2 O problema da linguagem para alcançar a verdade
Agostinho no capítulo VIII do De magistro, faz uma retratação de tudo o que foi abordado nos capítulos anteriores dizendo a seu filho Adeodato que deveriam abandonar algumas pequenas questões tratadas e aprofundar nas coisas que significam. Então, após esta pausa, Agostinho retoma o diálogo com Adeodato perguntando-lhe: “[…] diz-me se ‘homem é homem’” (De magistro, VIII, 22). O objetivo de Agostinho ao introduzir esta pergunta é para que seu filho respondesse com rapidez o que significa e não o sentido da frase, portanto que depois ele separa a palavra homem em sílabas para demonstrar a significação da palavra ao objeto.

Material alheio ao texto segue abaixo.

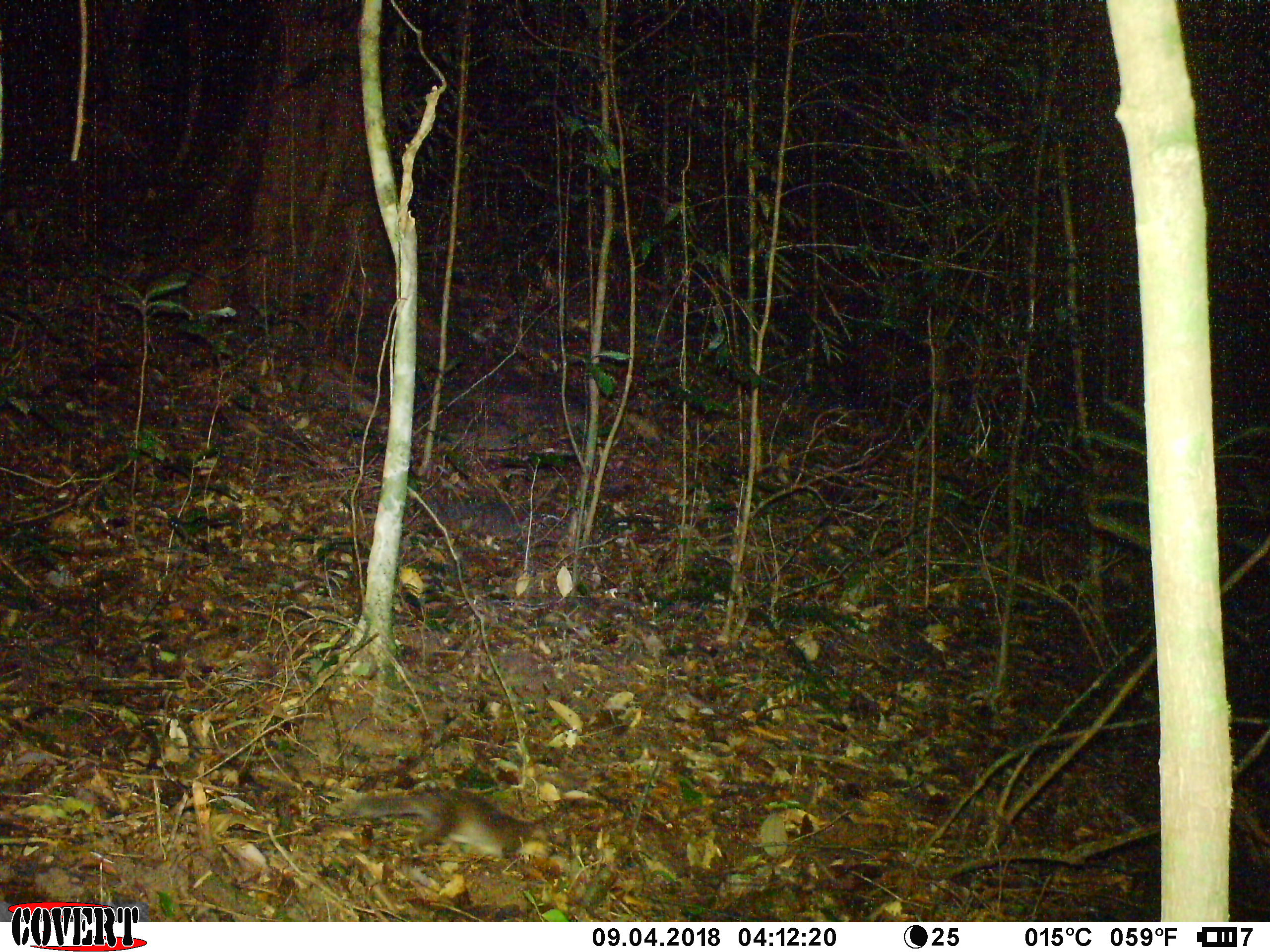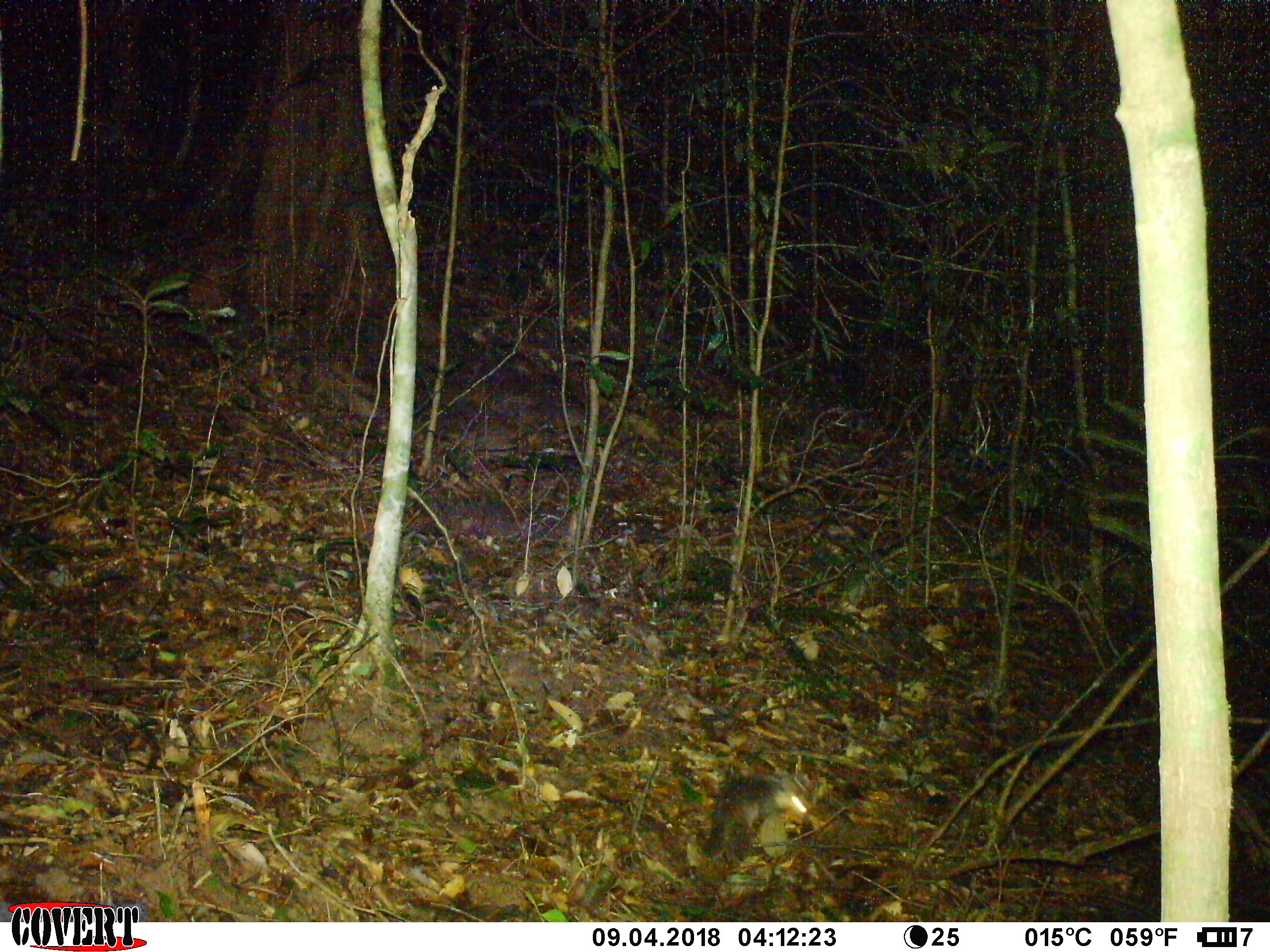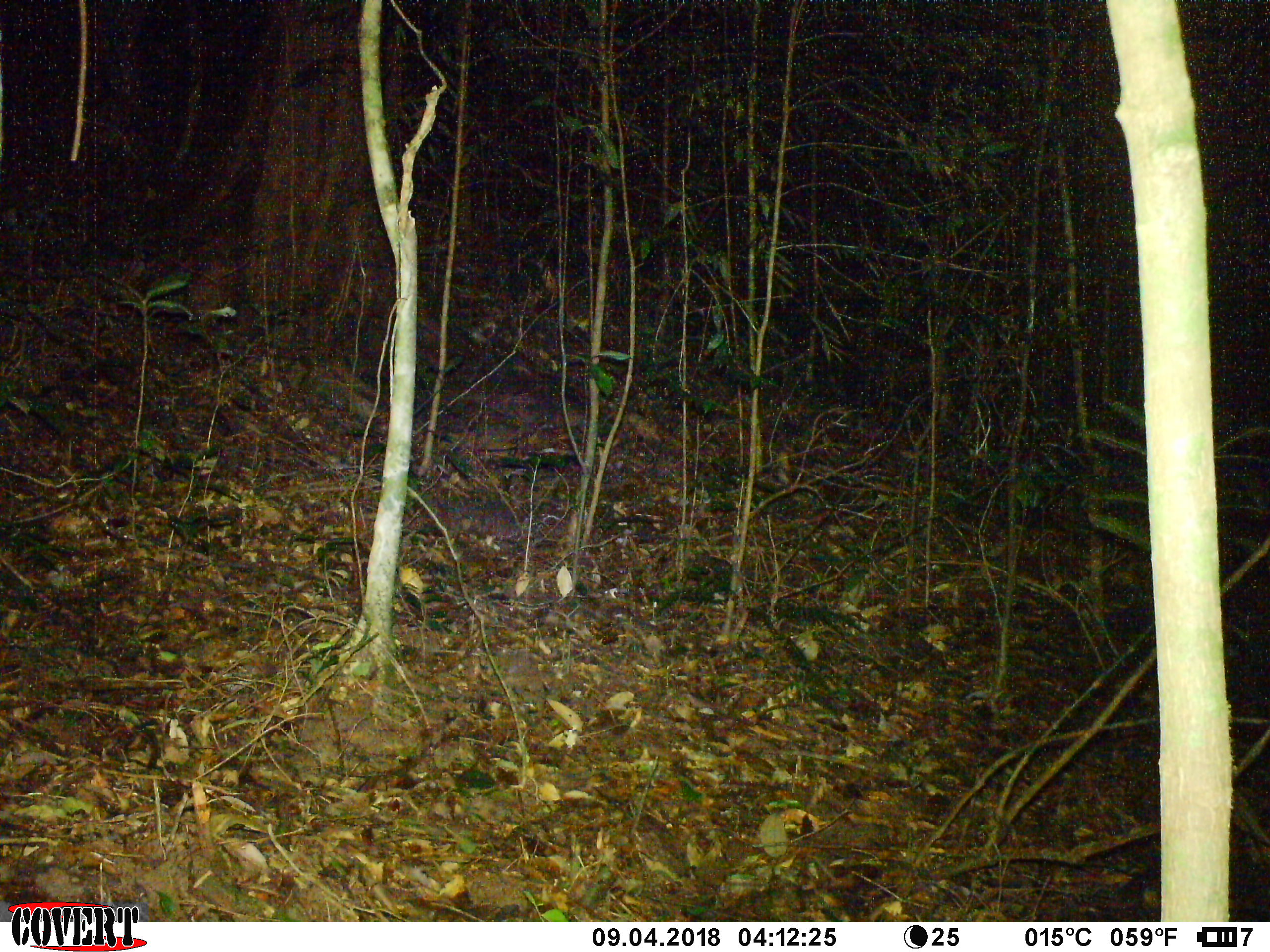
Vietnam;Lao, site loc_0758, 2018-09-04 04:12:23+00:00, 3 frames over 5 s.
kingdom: Animalia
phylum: Chordata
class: Mammalia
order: Carnivora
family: Mustelidae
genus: Melogale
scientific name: Melogale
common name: ferret badger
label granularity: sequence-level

Tomada a palavra homem por si mesma ela não é a coisa em si, mas sinaliza a coisa. Sobre isto Agostinho afirma que a palavra é somente som, quando não examinada pela razão: “[…] depois de ter o sinal, a mente vai examinar o que este significa, e após o exame é que concede ou nega o que se diz.” (De magistro, VIII, 23). Para que haja entendimento são necessários três elementos, como analisaremos a seguir:
A voz não articula nem porta significação, pode ser tanto animal como humana, a palavra é articulada e pode ser apresentada de forma escrita também, mas ema não possui significação a priori: é o significante como vocal articulado; e o logos é duplamente caracterizado pelo fato de que ele é o significante e o portador de significação. (FORATINNI, 2009, p. 100).

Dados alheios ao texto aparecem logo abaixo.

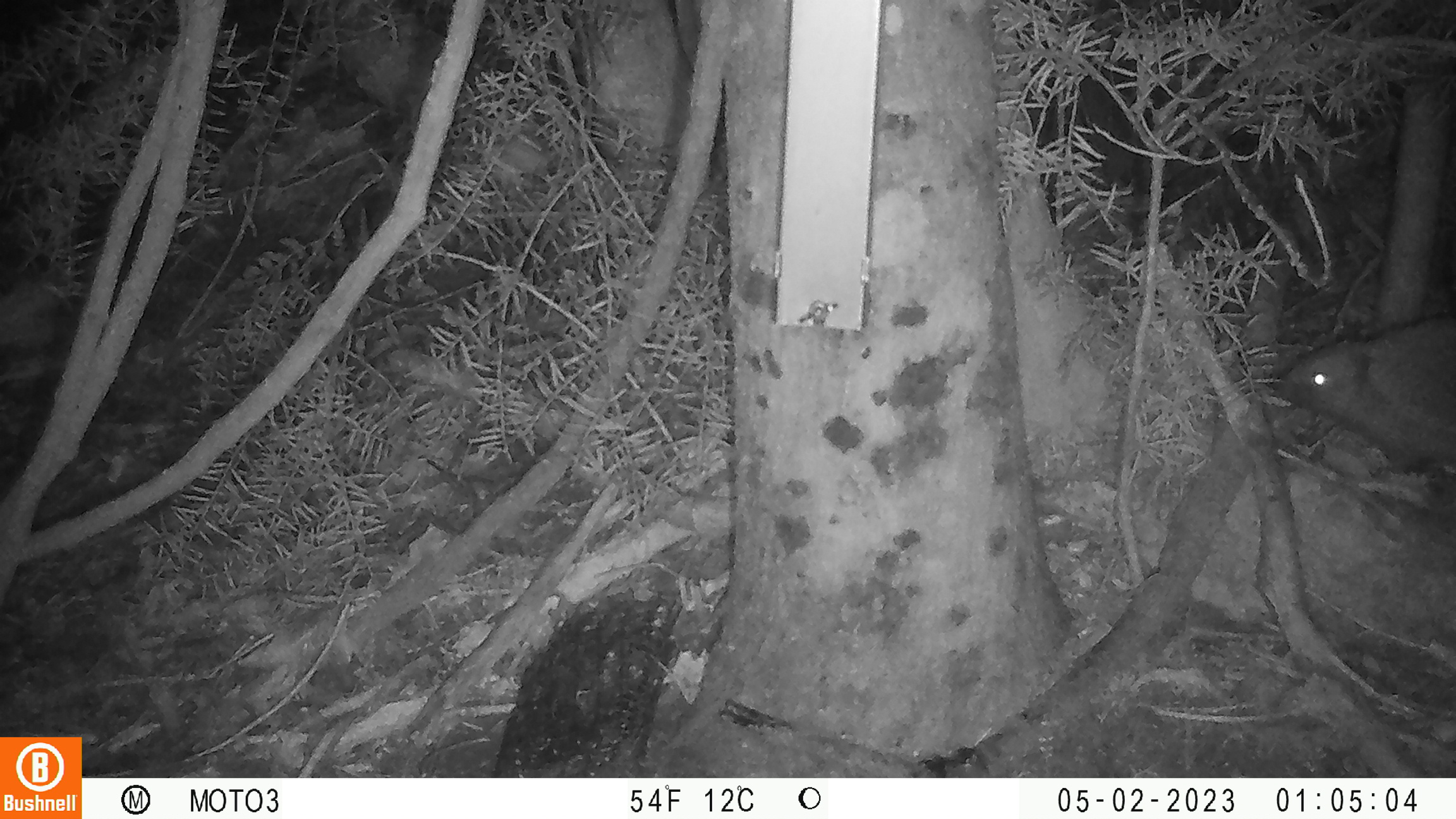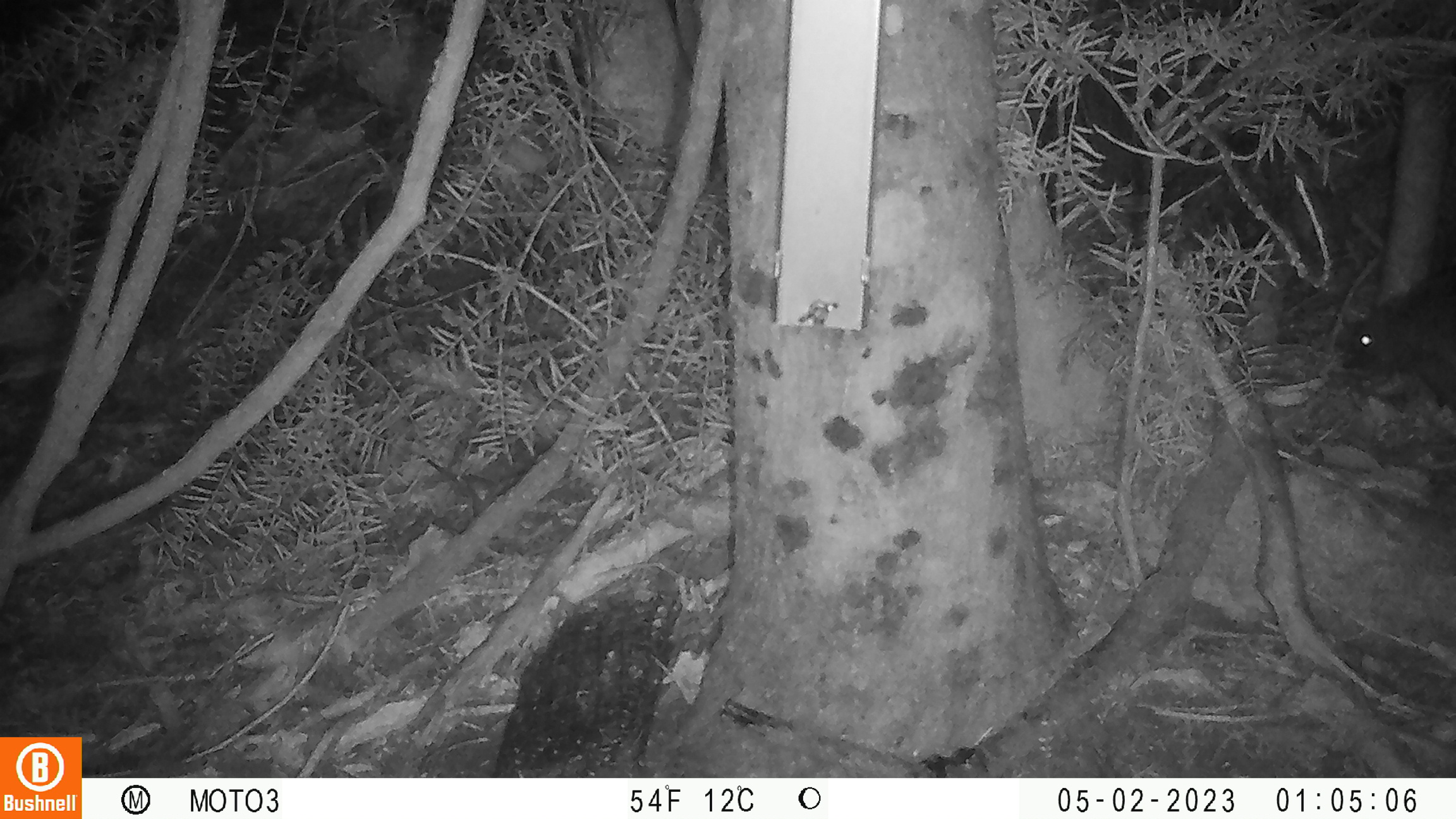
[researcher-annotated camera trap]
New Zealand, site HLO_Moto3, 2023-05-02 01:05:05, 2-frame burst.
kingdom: Animalia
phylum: Chordata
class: Mammalia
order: Eulipotyphla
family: Erinaceidae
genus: Erinaceus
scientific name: Erinaceus europaeus europaeus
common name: european hedgehog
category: hedgehog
Hedgehog (european hedgehog) (Erinaceus europaeus europaeus).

Com isso, a palavra sendo sinal não tem senão o objetivo de apontar outro sinal. Assim, Agostinho aponta o problema da linguagem a partir da compreensão de palavra, pois se tudo será sinalizado pela palavra que também é sinal, a realidade é sinalizada e não é ela mesma. A partir desta problemática o capítulo décimo tem como objetivo discutir se é possível ensinar algo sem sinais e que as coisas não se aprendem pelas palavras.
O questionamento de Agostinho ao seu filho: “Ensinar e significar são a mesma coisa ou diferem em algo?” (De magistro, X, 30), introduz uma problemática de compreender ensino e significação com o mesmo sentido, mas se assim for, o ensino também seria imperfeito como é a significação. Com isto não seria possível o conhecimento. Então, o filósofo afirma: “Se, portanto, usarmos os sinais para ensinar, não ensinamos para usar os sinais: uma coisa é ensinar e outra é usar os sinais (significar)” (AGOSTINHO, De magistro, X, 30). Mas será possível ensinar sem usar sinais?

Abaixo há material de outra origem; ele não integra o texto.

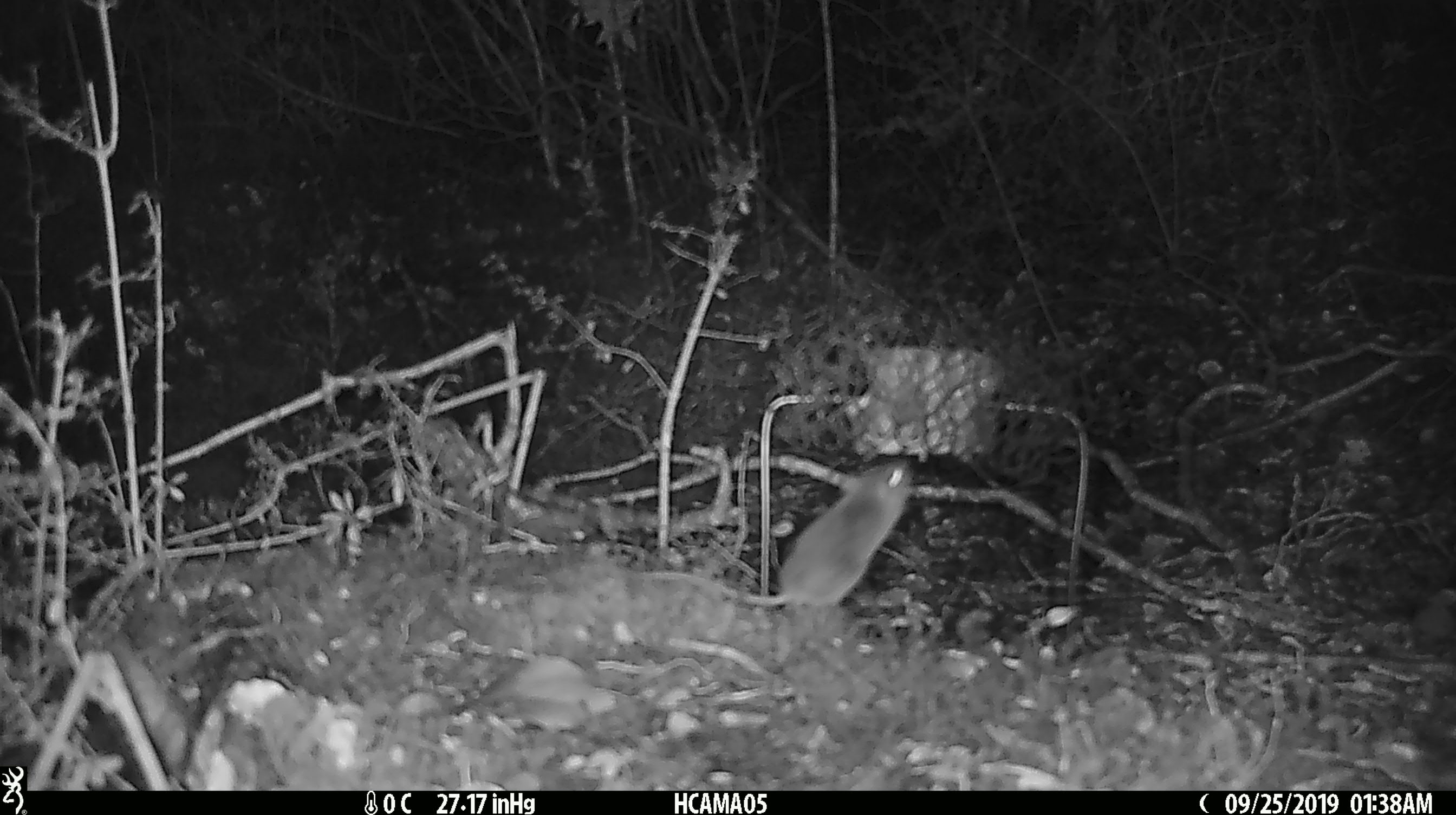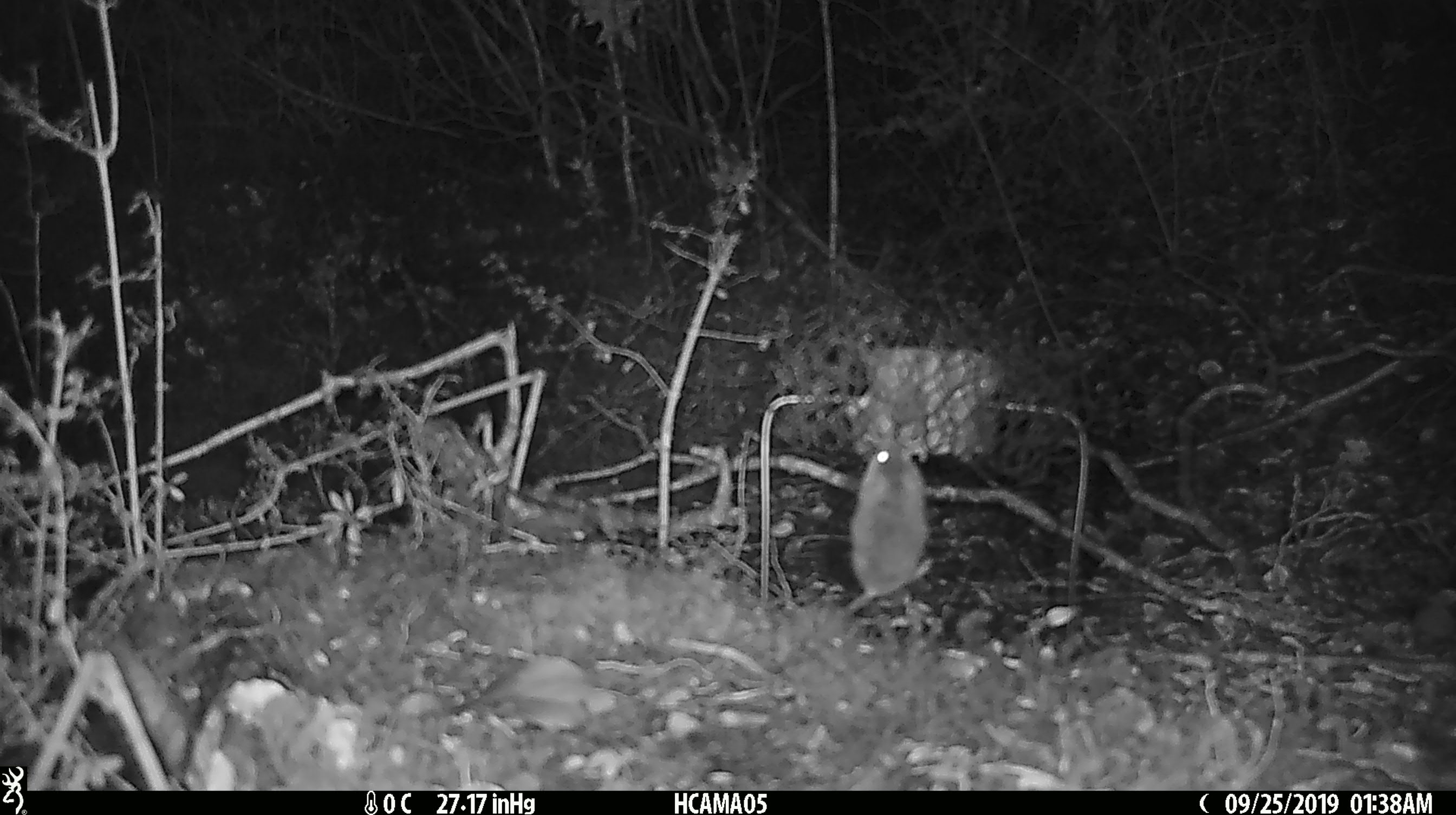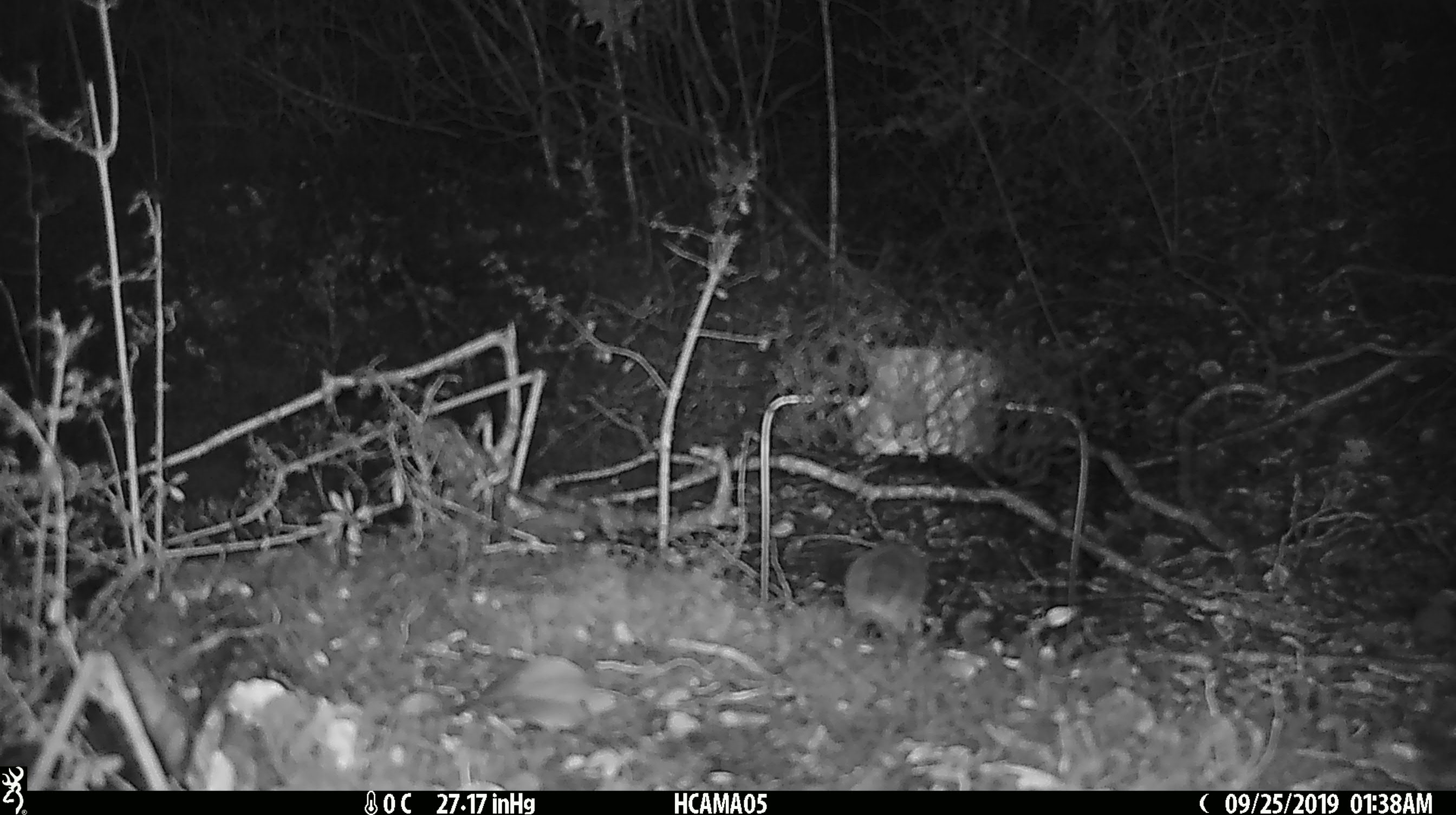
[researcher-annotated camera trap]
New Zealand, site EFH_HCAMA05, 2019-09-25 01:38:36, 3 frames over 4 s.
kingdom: Animalia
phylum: Chordata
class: Mammalia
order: Rodentia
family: Muridae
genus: Mus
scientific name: Mus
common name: mouse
Mouse (Mus).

Não é possível ensinar sem usar sinais, pois ensinar, podemos dizer, é marcar com sinal, pois toda realidade necessita ser sinalizada a fim de ser ensinada. Já que pela palavra (sinal) em si não conhecemos a essência das coisas e que não é possível ensinar sem o uso de sinais, sua função é despertar à busca da verdade:
Pois, quando aprendi a própria coisa, não acreditei nas palavras de outrem, mas nos meus olhos; talvez acreditasse também nelas, mas apenas para despertar a atenção, ou seja, para procurar com os olhos o que era para eu ver. (AGOSTINHO, De magistro, X, 35).
3 A verdade que ensina interiormente
Após toda a problemática da linguagem, que com as palavras não aprendemos nada mais que palavras, Agostinho leva-nos do esgotamento do ensino exterior ao conhecimento adquirido pelo interior. E para exemplificar esta mudança, da exterioridade à interioridade, o filósofo utiliza da história bíblica dos jovens Ananias, Azarias e Misael:
[…] os jovens Ananias, Azarias e Misael; nem os seus nomes me ajudaram ou poderiam ajudar a conhecê-los. E confesso que, mais que saber, posso dizer acreditar que tudo aquilo que se lê naquela narração histórica aconteceu naquele tempo assim foi escrito; e os próprios historiadores a que emprestamos fé não ignoravam esta diferença. Diz profeta: “Se não credes, não entendereis”; certamente não diria isto se não julgasse necessário pôr uma diferença entre as duas coisas. Portanto, creio tudo o que entendo, mas nem tudo que creio também entendo. (AGOSTINHO, De magistro, XI, 37).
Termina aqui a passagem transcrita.